Middle school and upper school teachers at WIS are finding innovative ways to keep students involved in the performing arts this semester, with students still at home due to the pandemic.
Most teachers had planned for an in person start to school, but had to adapt when they realized the nationwide health situation wasn’t improving, and school would be completely virtual once again.
“When you’re on a laptop it’s really hard. So what I’ve had to do is basically adapt to Zoom,” middle school Theater Arts teacher and Fall Play director Erik Lurz said. “So this is your stage, and this is your, you know, set. And you’ve just got to move around and interact with the architecture of your room basically.”
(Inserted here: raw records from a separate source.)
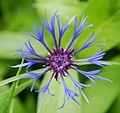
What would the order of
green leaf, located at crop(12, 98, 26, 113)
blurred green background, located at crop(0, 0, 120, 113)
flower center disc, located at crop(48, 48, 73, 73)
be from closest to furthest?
flower center disc, located at crop(48, 48, 73, 73)
blurred green background, located at crop(0, 0, 120, 113)
green leaf, located at crop(12, 98, 26, 113)

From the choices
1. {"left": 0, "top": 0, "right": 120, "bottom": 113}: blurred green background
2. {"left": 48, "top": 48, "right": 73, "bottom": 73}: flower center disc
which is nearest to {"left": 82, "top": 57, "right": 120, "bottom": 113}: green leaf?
{"left": 0, "top": 0, "right": 120, "bottom": 113}: blurred green background

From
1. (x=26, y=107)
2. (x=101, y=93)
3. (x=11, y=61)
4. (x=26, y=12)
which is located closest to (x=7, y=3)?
(x=26, y=12)

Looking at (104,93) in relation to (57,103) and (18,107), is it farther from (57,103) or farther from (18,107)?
(18,107)

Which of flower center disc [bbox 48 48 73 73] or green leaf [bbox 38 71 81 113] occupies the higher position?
flower center disc [bbox 48 48 73 73]

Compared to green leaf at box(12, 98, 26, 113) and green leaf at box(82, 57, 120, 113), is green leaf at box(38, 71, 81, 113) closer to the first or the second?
green leaf at box(82, 57, 120, 113)

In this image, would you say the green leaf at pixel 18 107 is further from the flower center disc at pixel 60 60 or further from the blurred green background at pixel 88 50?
the flower center disc at pixel 60 60

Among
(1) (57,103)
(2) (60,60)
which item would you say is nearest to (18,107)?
(1) (57,103)
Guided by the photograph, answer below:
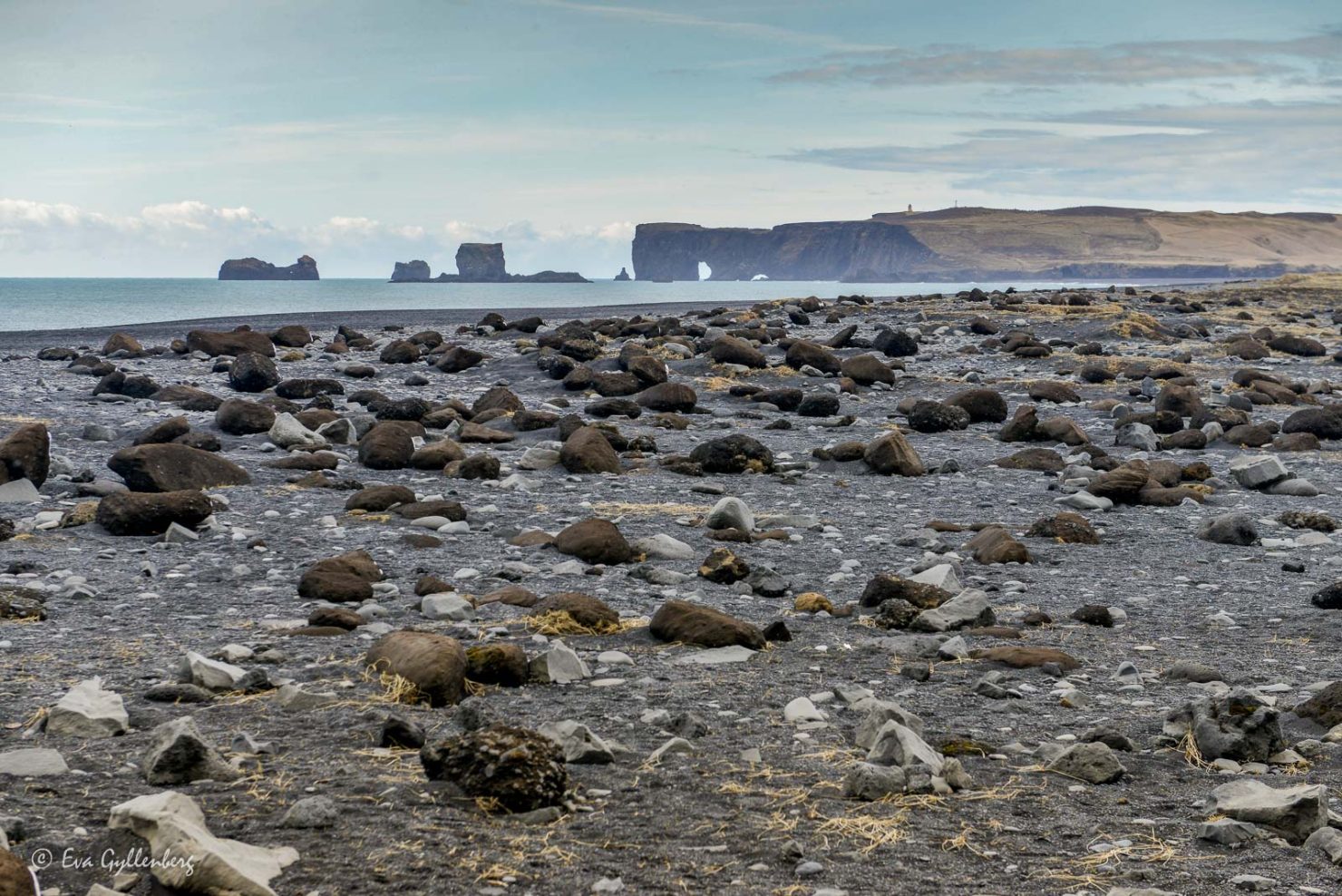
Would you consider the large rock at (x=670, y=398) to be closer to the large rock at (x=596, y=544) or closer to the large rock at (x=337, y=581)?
the large rock at (x=596, y=544)

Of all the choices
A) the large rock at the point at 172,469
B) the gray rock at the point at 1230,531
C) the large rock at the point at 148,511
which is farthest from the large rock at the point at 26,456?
the gray rock at the point at 1230,531

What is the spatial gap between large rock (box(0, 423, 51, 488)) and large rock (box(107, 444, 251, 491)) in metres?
0.55

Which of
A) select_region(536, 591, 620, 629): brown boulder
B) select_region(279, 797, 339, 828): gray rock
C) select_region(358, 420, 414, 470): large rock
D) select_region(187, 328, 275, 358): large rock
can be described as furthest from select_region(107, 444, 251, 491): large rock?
select_region(187, 328, 275, 358): large rock

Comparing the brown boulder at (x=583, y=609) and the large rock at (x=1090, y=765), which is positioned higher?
the brown boulder at (x=583, y=609)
Over the summer, Lurz came up with the idea to have a virtual Middle School Fall Play. He thought he would be a unique opportunity for students to take part in, as well as bond with the community. So, Lurz decided to write an adaptation of the original Shakespeare play The Tempest, called The Rats Have Quit It!.
“It’s a play entirely adapted for Zoom. So instead of it being about these characters who get shipwrecked on a deserted island by a storm, a Tempest, the pandemic is the Tempest. They’re sort of trapped in this extreme quarantine, where they’re only in this room. This is the island. This is it, and each of them have their own individual island,” Lurz said.
Even if students return to campus before the performance, rehearsals will take place over Zoom since the production was specifically written to be performed that way. The performances will be live Zoom sessions, with the actors and audience members in one Zoom room together, and occasional breakout rooms. The characters will interact with the audience, as if they are also part of the play. Additionally, there will be pre-recorded musical numbers.
“So we’re really treating it as sort of, this Zoom immersive performance with, like, talent show/ escape room almost,” Lurz said. “We’re really hoping that it’s a way that the community can come together, even though we all can’t be in a theater with a hundred fifty people in the audience.”
In the Upper School, there will not be a Fall Musical taking place. However, upper school Vocal Music teacher John Munt has plans for a “virtual cabaret-style review” with numbers from 21st century Broadway musicals.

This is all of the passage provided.